“The Waiting Room,” which appears in Whiskey Island issue 67, is the last of my second-person nonfiction narratives, for now at least. Most of these narratives focus on neuroses and my working through them, and “The Waiting Room” is no exception—the focus here being hypochondria. I got the idea for this piece while reading an issue of Ploughshares. The Ploughshare’s story that inspired me was “M is Not Dead” by Kafah Bachari, a standout in a strong issue and a piece I admired greatly, though looking at that and “The Waiting Room” side-by-side, I doubt you would see the connection. Bachari’s piece focuses on M, a dictatorial colonel hiding out in an underground bunker after being ousted. There is also a second story going on that makes the colonel’s servant a primary character in the footnotes. I often use literary journals for inspiration. In literary journals, writers are trying new things, experimenting with techniques, and when I see someone doing something I find exciting and an idea pops into my head, I’ll run with it, even if the place I run is a world envisioned only by me, quite removed from the original story. In fact, this is the way inspiration works for me. It’s amorphous, all about feeling and flights of fancy rather than a one-to-one, oh they did that, I want to do it that way too. In any case, if you ever come across Bachari’s story, I recommend it.
I liked the way it’s structured, and with “The Waiting Room,” what I culled was the sense of two alternating story lines that shared the same root, one in the main text and the other in the footnotes. I started to think I could use this device to alternate between the exteriority and mundanity of a waiting room and interiority and questions of great importance going on inside the person waiting (i.e., me). I had, of course, recently read Nicholson Baker’s The Mezzanine, and while I admired this structurally, I found it a tedious read, focused as it was on minutiae without relating the observation of minutiae to anything of greater importance (or what Cormac McCarthy would call matters of life and death; in a sense channeling the concerns of Tolstoy in something like The Death of Ivan Ilyich or Akira Kurosawa’s film Ikiru).
The basics of the piece are this: I was catching faint whiffs of what smelled like gasoline at odd moments over the course of a few weeks. I decided to go to the doctor to ask about it. I started to think about what I would do if it turned out it was a tumor. Spoiler alert: it wasn’t. But I guess that’s not a spoiler alert because I don’t reveal that in the piece. The piece, in fact, ends when the nurse calls me out of the waiting room and into the office. In any case, it’s not all dour. I did recognize, to an extent, the absurdity in presuming I might have a tumor without having it checked out first. But I ponder these types of things even when I’m not in the waiting room. What would I do if I only had six months left. I suppose it’s a way of questioning, Am I living the life I want to lead? Am I doing the things I want to do? The answer is partially. I’m doing some of the things I want to do. And the things I don’t want to do are necessities that help support what I want to do financially. Short of being independently wealthy, are we ever entirely free of that compromise?
In closing, I’d like to say the cover art for Whiskey Island 67, done by Stephen Mackey, is stunning. I’d like to thank Amber Taliancich Allen, Whiskey Island editor, for including my piece in the issue. She was a joy to work with.
Now a brief excerpt:
You’re dying and you know it. You don’t need tests to confirm it, but you’ve made this appointment, and now you’re sitting in the waiting room, flipping through a book you can’t keep your focus on. I should have brought something simpler, you think. But then, you’ve never had much interest in magazines. The table before you is littered with them: National Geographic, The Economist. But if you can’t concentrate on your book, you won’t be able to fix your attention on op-eds decrying the dangers of GMOs or the plight of the vanishing honey bee.
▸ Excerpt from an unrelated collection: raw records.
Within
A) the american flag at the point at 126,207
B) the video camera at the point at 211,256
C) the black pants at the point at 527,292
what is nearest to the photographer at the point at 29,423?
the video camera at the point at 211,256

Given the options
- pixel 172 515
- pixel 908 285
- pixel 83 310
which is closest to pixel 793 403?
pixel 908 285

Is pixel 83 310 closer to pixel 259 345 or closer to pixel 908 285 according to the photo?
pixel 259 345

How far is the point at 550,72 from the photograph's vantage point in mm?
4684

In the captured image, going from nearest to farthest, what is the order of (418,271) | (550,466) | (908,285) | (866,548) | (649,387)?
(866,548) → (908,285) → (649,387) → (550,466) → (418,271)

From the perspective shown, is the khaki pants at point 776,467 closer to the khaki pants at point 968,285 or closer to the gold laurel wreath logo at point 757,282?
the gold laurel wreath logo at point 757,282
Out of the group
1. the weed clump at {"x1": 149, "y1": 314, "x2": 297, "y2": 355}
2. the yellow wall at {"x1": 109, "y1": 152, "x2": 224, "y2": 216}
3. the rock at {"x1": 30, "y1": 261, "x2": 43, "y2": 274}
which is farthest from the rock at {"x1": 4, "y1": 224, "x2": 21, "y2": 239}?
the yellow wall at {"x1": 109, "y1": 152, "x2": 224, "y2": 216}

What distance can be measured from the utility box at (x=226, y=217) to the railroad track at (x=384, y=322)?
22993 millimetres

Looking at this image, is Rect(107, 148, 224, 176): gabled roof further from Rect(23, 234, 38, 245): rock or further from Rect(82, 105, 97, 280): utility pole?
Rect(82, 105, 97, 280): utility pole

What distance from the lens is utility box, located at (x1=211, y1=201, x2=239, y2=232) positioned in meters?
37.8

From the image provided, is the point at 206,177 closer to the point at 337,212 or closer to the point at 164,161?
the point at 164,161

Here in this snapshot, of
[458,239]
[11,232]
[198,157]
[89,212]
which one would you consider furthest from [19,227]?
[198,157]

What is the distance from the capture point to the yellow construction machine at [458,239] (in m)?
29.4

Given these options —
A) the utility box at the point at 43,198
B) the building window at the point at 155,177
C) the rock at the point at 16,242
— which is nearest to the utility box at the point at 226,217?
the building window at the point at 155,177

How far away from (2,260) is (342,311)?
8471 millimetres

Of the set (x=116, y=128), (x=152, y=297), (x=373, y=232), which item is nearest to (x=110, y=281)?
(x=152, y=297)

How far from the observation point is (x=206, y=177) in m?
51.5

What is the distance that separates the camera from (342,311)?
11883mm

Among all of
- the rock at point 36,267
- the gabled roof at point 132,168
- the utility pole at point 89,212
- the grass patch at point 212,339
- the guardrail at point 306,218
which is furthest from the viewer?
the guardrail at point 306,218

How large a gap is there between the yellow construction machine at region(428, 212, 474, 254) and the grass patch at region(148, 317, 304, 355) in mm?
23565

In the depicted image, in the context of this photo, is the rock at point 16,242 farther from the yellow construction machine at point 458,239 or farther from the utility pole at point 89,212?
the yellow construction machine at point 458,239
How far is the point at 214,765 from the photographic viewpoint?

Of course, you feel bad for the bees, but it’s hard to conjure much interest when soon enough you’ll be disappearing yourself.
How advanced is it now that you’re smelling gasoline everywhere you go? For that’s what it is. Not burnt toast or oranges, but gasoline. An olfactory hallucination. You’ve looked up the possible causes—a virus or sinus infection, a blow to the head. But you’ve suffered from none of these in the past few weeks. Then, there it was, plain as day—tumor. And it felt right. Not the good kind of right, but the ominous one. Like you’ve known since the moment you caught that first faint whiff of odor that this is it. The fact that this smell has followed you for fifteen days and doesn’t emanate from any particulate matter only confirms your self-diagnosis, though naturally you play it down, holding onto the hope you’re wrong. Still, you also wish to steel yourself in case of bad news.